# Where to get Live Crawfish??



## JamesChavis (May 22, 2010)

Does Anybody know where I can catch or buy some live crawfish??


----------



## fishintechnician (Jul 20, 2007)

Just about any stream will have them, just get asein and go to town. Now if you are wanting soft craws then you will have to poke around several streams, creeks, and even rivers to find the ones that are moulting but once you find them they should be easy pickins.Try after a heavy rain or high water there is an abundance of food for them when this happens and they tend to outgrow there shells quite quickly. This BS of bait store charging 6-10 dollars a doz is crazy.
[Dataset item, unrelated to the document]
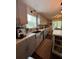 Modern kitchen with gray cabinets, a large sink, white countertops, and an island at 3147 Pine Needle Sw Ct, Lilburn, GA 30047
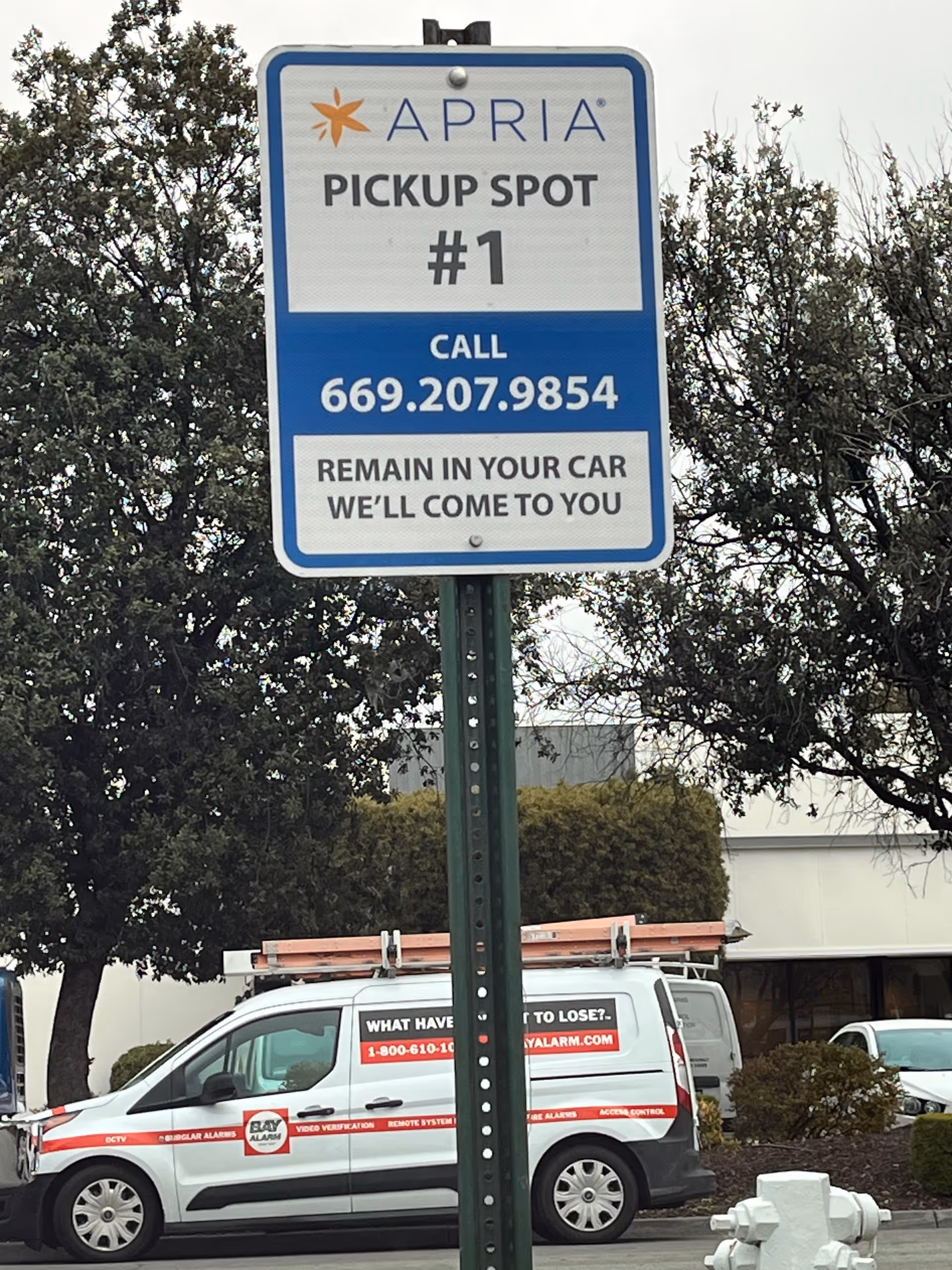 Outdoor Apria pickup sign in a parking lot with a service van.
Good luck


----------



## fishingwilly (Jun 26, 2009)

blacklick creek at any bridge. just be carefull some folks don't like, you being there. broad street to morse rd lol


----------



## ajangsta04 (Aug 7, 2007)

i heard that if you catch craws and keep them under a black light, they'll moult and get soft. 

but like everyone is saying, hit up the creeks and streams. i know griggs by the frisbee golf course has a ton.


----------



## Mykidsr1 (Mar 19, 2009)

I believe it was this site but there was a post last year about catching Crawfish using dog food I believe.

I could be wrong. Ill try to dig it up and post a link.

AJ,
I heard the same thing about crawfish but never tried it yet.


----------



## Fish Scalper (Oct 31, 2009)

If you can't catch any; just about any bait shop can order them for you given some notice and they're soft craws too.


----------



## 74chrysler (Apr 9, 2008)

I have a bunch if you want them, I am in Plain City.


----------



## CaptKC (Feb 25, 2008)

I just ordered 60 pounds over the weekend from Louisiana Crawfish Company....shipped live overnight in a cooler.....they were delicious!


----------



## bassbuster065 (Apr 28, 2010)

Mykidsr1 said:


> I believe it was this site but there was a post last year about catching Crawfish using dog food I believe.
> 
> I could be wrong. Ill try to dig it up and post a link.
> 
> ...


in my minnow trap we put dog food in it works great


----------



## JamesChavis (May 22, 2010)

74chrysler said:


> I have a bunch if you want them, I am in Plain City.


How much??? Plain City is about an hour from me..Im in Wapakonetta.


----------